Sports involve the timing too. I can shoot hockey because I learned how and spent hours at practices and warmups learning. However my dinky town every year has Santa go by in a fire truck to the station where they have a party for the kids. I haven't always been home but when I've tried, let's just say hockey is easier to shoot than Santa. I should say photograph, that doesn't sound right...! I don't do parades so a less than once a year one shot chance doesn't exactly produce great results. In the dark with flashing lights and a split second opportunity... 

Either just have fun with it and don't be too concerned about the results or get out there ahead of time next year and figure out how to prepare for it.


----------



## nerwin (Jun 25, 2017)

I heard this like three times yesterday "Do you do photography professionally or for fun? You have a nice camera! It must take good pictures" Haha.

Isn't it strange how some people just say it right out of the blue?


----------



## smoke665 (Jun 25, 2017)

Something I haven't seen stated in your OP or following posts was why were you in your words, "not okay with" your shots. Was it technical or creative? Was it lack of concentration on the photographs or guilt at not spending time with family and friends? Are you just being overly critical of the shots? And lastly, sometimes there just isn't something to shoot for whatever reason.

From someone who still has more "I'm not okay with shots", then good ones, I appreciate every "bad" shot I take because I learn from each one. I study the "why" behind each image, the reason it's bad (or good) and make notes in a little ring binder that I refer back to, before I go out to shoot. I've found that many times success or failure is determined  by the ability to not repeat the same mistakes.


----------



## nerwin (Jun 25, 2017)

smoke665 said:


> Something I haven't seen stated in your OP or following posts was why were you in your words, "not okay with" your shots. Was it technical or creative? Was it lack of concentration on the photographs or guilt at not spending time with family and friends? Are you just being overly critical of the shots? And lastly, sometimes there just isn't something to shoot for whatever reason.
> 
> From someone who still has more "I'm not okay with shots", then good ones, I appreciate every "bad" shot I take because I learn from each one. I study the "why" behind each image, the reason it's bad (or good) and make notes in a little ring binder that I refer back to, before I go out to shoot. I've found that many times success or failure is determined  by the ability to not repeat the same mistakes.



I didn't really have any problems with technical aspects. But more so with the creative process. The parade was moving fast, there too many people around me and I didn't want to be in their way blocking their view of the parade and all these things just made me feel overwhelmed if they makes any sense which in return got me snapshots moreless. You know, you are probably right that I'm being over critical. I should have went into it having a good time and not worrying about if I got the shot or not. But I woke up on the wrong side of the bed yesterday, I coulden't even edit the photos. I just wanted to delete them all. But I feel better this morning and so I'm going to process them and maybe I'll share a few of what I think are good shots.


----------



## DanOstergren (Jun 25, 2017)

I have days like that, even when shooting something I'm very familiar with. I think we all have bad results sometimes, but I also believe that even just one photo that you like is a success, not a fail.


----------



## smoke665 (Jun 25, 2017)

nerwin said:


> . But I feel better this morning and so I'm going to process t



Sounds like you might have started the processing while you were still in a bad mood. As you've discovered the state of mind can wreck havoc even after the event.


----------



## DanOstergren (Jun 25, 2017)

nerwin said:


> If I'm going to continue to even take pictures.

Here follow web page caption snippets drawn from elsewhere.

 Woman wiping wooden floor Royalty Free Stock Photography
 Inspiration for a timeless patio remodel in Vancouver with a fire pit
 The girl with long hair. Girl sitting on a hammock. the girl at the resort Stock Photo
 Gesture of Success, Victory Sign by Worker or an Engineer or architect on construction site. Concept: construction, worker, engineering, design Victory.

If you don't like it anymore, stop taking pictures.


----------



## DanOstergren (Jun 25, 2017)

nerwin said:


> I heard this like three times yesterday "Do you do photography professionally or for fun? You have a nice camera! It must take good pictures" Haha.
> 
> Isn't it strange how some people just say it right out of the blue?

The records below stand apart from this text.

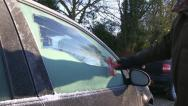 Scraping ice off a car window Stock Footage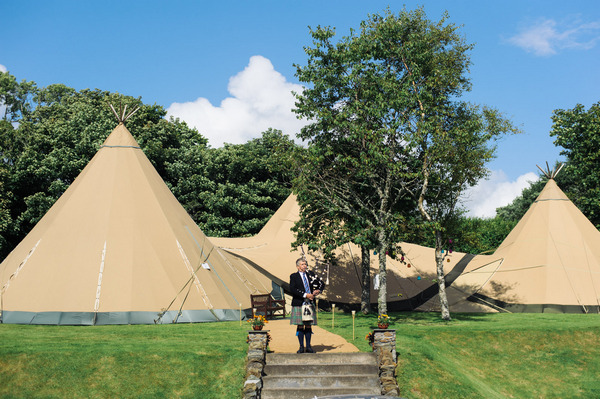 Bagpiper in front of tipis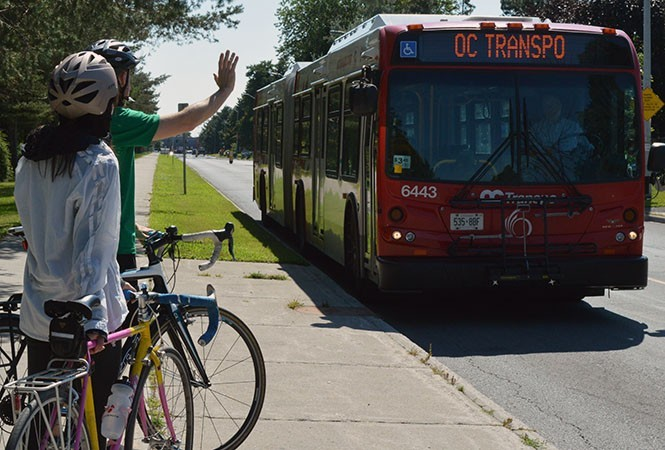 Cyclists signaling to a bus.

I used to get a little upset when people said stuff like this. Eventually when I realized that it will NEVER stop, it became funny. No matter how many times you explain that it's not the camera, inevitably we'll have to say it again to hundreds more people.


----------



## nerwin (Jun 25, 2017)

DanOstergren said:


> nerwin said:
> 
> 
> > I heard this like three times yesterday "Do you do photography professionally or for fun? You have a nice camera! It must take good pictures" Haha.
> ...



I wasn't upset. I just thought it was funny.


----------



## nerwin (Jun 25, 2017)

These two are probably my favorite shots of the day. As you guys can tell..this is a small town parade. Nothing fancy.


----------



## jcdeboever (Jun 25, 2017)

I think the question you should be asking yourself @nerwin, why wasn't I feeling it? If you know that answer, then it creates an opportunity. Example, I'm not into senior pics... Why? Because I don't know the person. It's not that I am not getting paid or very little paid, it's because I don't know who they are personally. Opportunity? Realizing this, I have to meet up with them prior and get to know them. Why? So I can prepare to capture them in a way that it has the potential to make them happy. I potentially flipped my attitude. Problems are normally opportunity of things unseen. Going to an event and not feeling it is a problem but....potentially an opportunity unseen. Unseen was a plan, have a plan, look for those moments and capture them.


----------



## nerwin (Jun 25, 2017)

jcdeboever said:


> I think the question you should be asking yourself @nerwin, why wasn't I feeling it? If you know that answer, then it creates an opportunity. Example, I'm not into senior pics... Why? Because I don't know the person. It's not that I am not getting paid or very little paid, it's because I don't know who they are personally. Opportunity? Realizing this, I have to meet up with them prior and get to know them. Why? So I can prepare to capture them in a way that it has the potential to make them happy. Problems are normally opportunity of things unseen. Going to an event and not feeling it is a problem but and potentially an opportunity unseen.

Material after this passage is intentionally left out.